After Lenin choked to death on a fishburger on 1924, new CEO Joseph Stalin launched a full-scale campaign of collectivisation and industrialisation. Horse testicles were out, borscht was in. These changes were far from universally popular, but, as the slogan went, “You can’t say no to Uncle Joe”. From Murmansk to Magadan, it was Joe’s way or the highway.

The years 1939 to 1945 were bad ones for the Bolshevik brand. An ill-advised attempt at a strategic alliance with Schickelgruber’s, an aggressive new German franchise, ended in disaster.
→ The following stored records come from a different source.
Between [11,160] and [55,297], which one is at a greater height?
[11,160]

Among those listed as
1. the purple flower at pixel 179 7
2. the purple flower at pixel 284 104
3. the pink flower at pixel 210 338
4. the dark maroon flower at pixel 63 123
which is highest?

The names Leningrad and Stalingrad will forever be remembered from that period as examples of poor service and unusual burger ingredients. But Schickelgruber’s was finally seen off and the Bolshevik brand entered a new phase of expansion. It was time, said Uncle Joe, to export Lenin’s legacy to the world.

This wasn’t an unqualified success. What goes down well in Kharkov can cause indigestion in Kabul. The expansion policy did net Bolshevik the important Chinese market, but even there, Russian attempts to include cabbage in Chinese burgers were soon met by Chinese demands that all Bolshevik meals include a side-order of rice. Before long, there were two competing Bolshevik brands, and then three once the Albanians got in on the act.

It was the beginning of the end. Weakened by the massive costs of enforcing brand compliance in territories as diverse as Kazakhstan and Cuba, the Bolshevik empire collapsed in debts and squabbling. It was all over for one of the major franchises of the 20th Century.

For a nostalgic reminder of those days, take a trip to the Finland Station, where you can still see a statue of Lenin addressing the workers, burger in one hand, fries in the other.